## START SUPPLIED RECORDS
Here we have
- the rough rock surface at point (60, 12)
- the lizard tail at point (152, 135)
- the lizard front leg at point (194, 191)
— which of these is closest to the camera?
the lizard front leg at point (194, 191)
## END SUPPLIED RECORDS
» WRITTEN EXERCISE
Copy every line of the records above, word for word.

» EXERCISE RESULT
Here we have
- the rough rock surface at point (60, 12)
- the lizard tail at point (152, 135)
- the lizard front leg at point (194, 191)
— which of these is closest to the camera?
the lizard front leg at point (194, 191)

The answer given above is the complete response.